ViDoRe V3: a comprehensive evaluation of retrieval for enterprise use-cases
TL;DR
ILLUIN Technology is proud to release the ViDoRe V3 benchmark, designed and developed with contributions from NVIDIA. ViDoRe V3 is our latest benchmark, engineered to set a new industry gold standard for multi-modal, enterprise document retrieval evaluation. It addresses a critical challenge in production RAG systems: retrieving accurate information from complex, visually-rich documents.
ViDoRe V3 improves on existing RAG benchmarks by prioritizing enterprise relevance and rigorous data quality. Instead of relying on clean academic texts, the benchmark draws from 10 challenging, real-world datasets spanning diverse industrial domains, with 8 publicly released and 2 kept private. In addition, while previous benchmarks often rely on synthetically generated data, ViDoRe V3 features human-created and human-verified annotations.
This benchmark contains 26,000 pages and 3,099 queries translated into 6 languages. Each query is linked to retrieval ground truth data created and verified by human annotators: relevant pages, precise bounding box annotations for key elements, and a comprehensive reference answer.
Why we built ViDoRe V3
The document retrieval landscape is ever more diverse. New pipelines based on Visual Language Models are challenging traditional systems based on text-retrieval/generation models. With ViDoRe V1 and V2, we showed the first steps towards better evaluating VLM retrievers:
- ViDoRe V1 focused on extractive queries based on single pages,
- ViDoRe V2 extended the benchmark to more open-ended queries.
But corpora were still small compared to real world use cases and both relied heavily on synthetic generation. While these were steps in the right direction, previous benchmarks still left us with a fragmented picture. Corpora needed to be larger and more representative of enterprise data, queries more diverse, end-to-end evaluation was difficult, and human verification was missing.
Our core contributions
To address limitations of previous benchmarks, we focused on 3 main improvement pillars:
- Enterprise-relevant Corpora: We assembled 10 diverse corpora, each focusing on a distinct, enterprise-relevant domain or task. For each domain, we curated 1,000+ pages from diverse, permissively licensed multimodal documents that mirror real-world enterprise retrieval challenges and complexity. 8 datasets are publicly released and 2 are private to prevent overfitting.
- Human Verification of annotations: For each query, we provide human-annotated page-relevancy rankings, bounding boxes, and written answers to enable comprehensive retrieval/RAG evaluation.
- Diverse queries: To systematically identify failure modes, queries span 7 types (e.g., multi-hop, numerical) and 3 formats (question, instruction, keyword).
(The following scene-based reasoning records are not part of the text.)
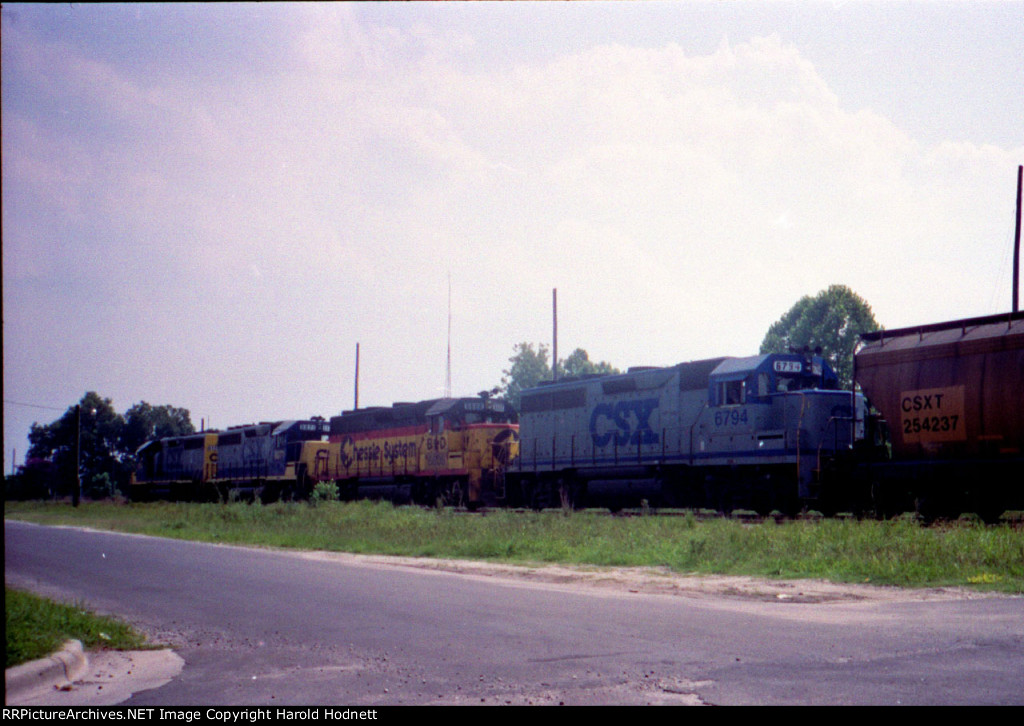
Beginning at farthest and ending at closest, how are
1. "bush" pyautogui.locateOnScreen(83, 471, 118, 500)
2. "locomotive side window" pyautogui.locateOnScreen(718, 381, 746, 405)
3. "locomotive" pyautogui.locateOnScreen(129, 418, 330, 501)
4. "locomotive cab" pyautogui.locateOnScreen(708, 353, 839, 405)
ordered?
"bush" pyautogui.locateOnScreen(83, 471, 118, 500) → "locomotive" pyautogui.locateOnScreen(129, 418, 330, 501) → "locomotive side window" pyautogui.locateOnScreen(718, 381, 746, 405) → "locomotive cab" pyautogui.locateOnScreen(708, 353, 839, 405)

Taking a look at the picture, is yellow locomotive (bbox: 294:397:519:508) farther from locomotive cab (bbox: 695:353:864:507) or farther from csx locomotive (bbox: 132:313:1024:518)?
locomotive cab (bbox: 695:353:864:507)

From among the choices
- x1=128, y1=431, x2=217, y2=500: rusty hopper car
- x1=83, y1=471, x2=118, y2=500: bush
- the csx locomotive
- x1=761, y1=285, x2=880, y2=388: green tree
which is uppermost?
x1=761, y1=285, x2=880, y2=388: green tree

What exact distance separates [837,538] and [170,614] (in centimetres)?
1088

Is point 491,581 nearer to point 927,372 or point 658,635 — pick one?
point 658,635

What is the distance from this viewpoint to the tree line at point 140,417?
53625mm

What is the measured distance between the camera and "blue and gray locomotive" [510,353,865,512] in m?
23.1

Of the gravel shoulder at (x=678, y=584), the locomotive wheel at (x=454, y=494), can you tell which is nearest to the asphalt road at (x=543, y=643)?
the gravel shoulder at (x=678, y=584)

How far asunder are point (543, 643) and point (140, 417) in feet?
205

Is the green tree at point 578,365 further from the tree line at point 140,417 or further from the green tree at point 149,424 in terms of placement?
the green tree at point 149,424

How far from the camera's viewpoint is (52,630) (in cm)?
→ 874

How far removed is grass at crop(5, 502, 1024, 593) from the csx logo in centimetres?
469

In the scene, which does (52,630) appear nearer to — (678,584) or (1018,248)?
(678,584)

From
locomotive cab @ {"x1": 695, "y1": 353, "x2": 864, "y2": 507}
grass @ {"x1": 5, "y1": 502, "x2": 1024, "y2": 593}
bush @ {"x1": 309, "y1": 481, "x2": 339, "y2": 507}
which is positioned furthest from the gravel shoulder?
bush @ {"x1": 309, "y1": 481, "x2": 339, "y2": 507}

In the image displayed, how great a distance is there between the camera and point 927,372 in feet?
65.1
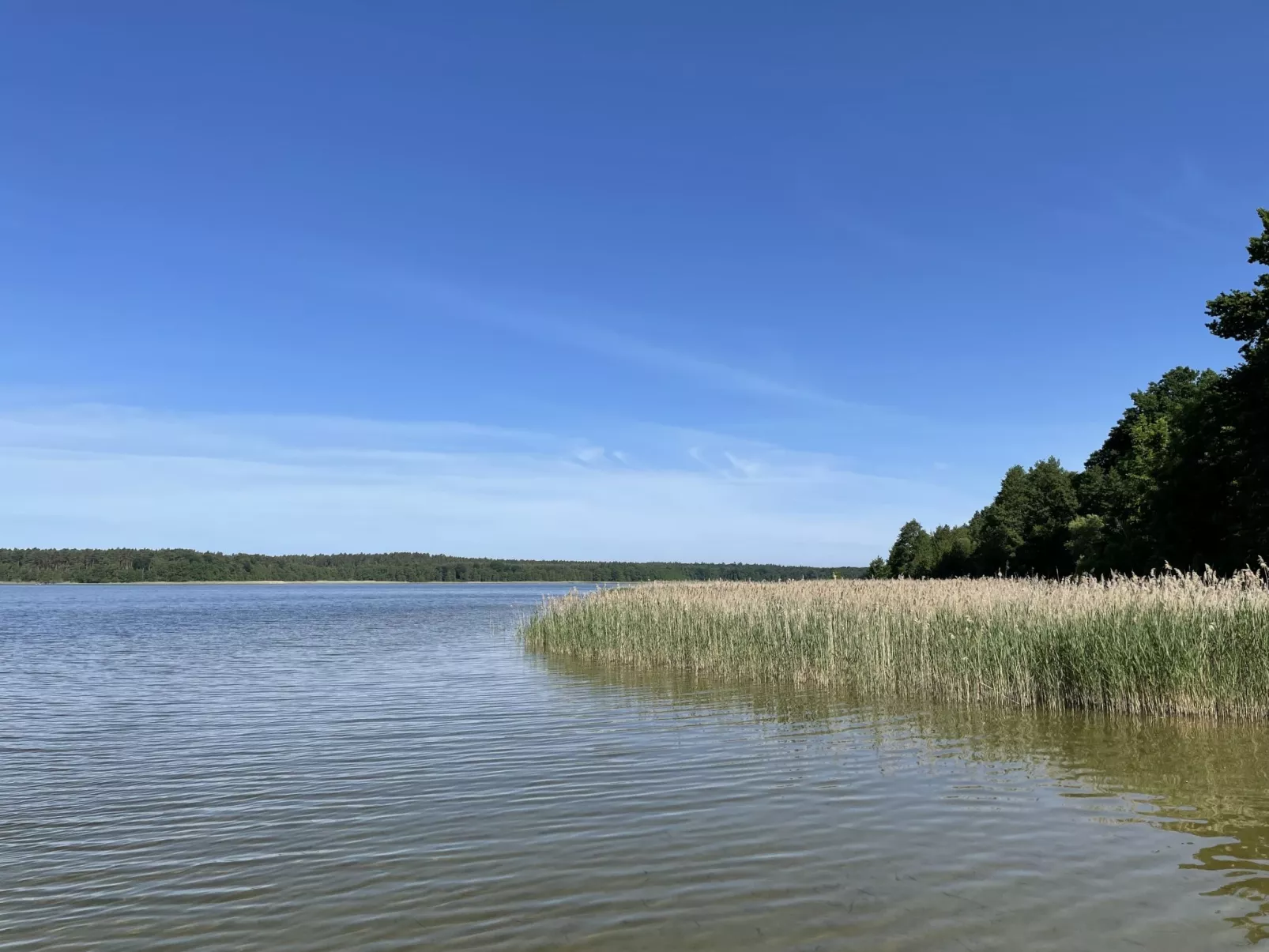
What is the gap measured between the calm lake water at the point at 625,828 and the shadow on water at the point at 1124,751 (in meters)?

To assess cross-language capabilities, all queries are provided in 6 languages: English, French, Spanish, German, Italian, and Portuguese.
Public datasets
| Dataset | Domain | Corpus Language | Main Modalities | # Pages | # Queries (without translations) |
|---|---|---|---|---|---|
| French Public Company Annual Reports | Finance-FR | French | Text, Table, Charts | 2384 | 320 |
| U.S. Public Company Annual Reports | Finance-EN | English | Text, Table | 2942 | 309 |
| Computer Science Textbooks | Computer Science | English | Text, Infographic, Tables | 1360 | 215 |
| HR Reports from EU | HR | English | Text, Table, Charts | 1110 | 318 |
| French Governmental Energy Reports | Energy | French | Text, Charts | 2229 | 308 |
| USAF Technical Orders | Industrial | English | Text, Tables, Infographics, Images | 5244 | 283 |
| FDA Reports | Pharmaceuticals | English | Text, Charts, Images, Infographic, Tables | 2313 | 364 |
| French Physics Lectures | Physics | French | Text, Images, Infographics | 1674 | 302 |
Private datasets
Two datasets will remain private and will be managed by the MTEB team (big thanks to them!) to ensure benchmark integrity and mitigate overfitting. This evaluation approach should provide a less biased method for assessing visual retriever models, leading to a more representative understanding of their true capabilities. To avoid revealing too much detail about these datasets, we are only disclosing the domain and the language of the documents.
The two private datasets cover:
- Energy-related regulatory documents (English)
- Telecom-related technical standard documents (English)
Query categories
We designed the ViDoRe V3 queries to reflect the diversity and complexity of real-world retrieval tasks. Each query is formatted as a question, instruction, or keyword and tagged with one or more of 7 query types.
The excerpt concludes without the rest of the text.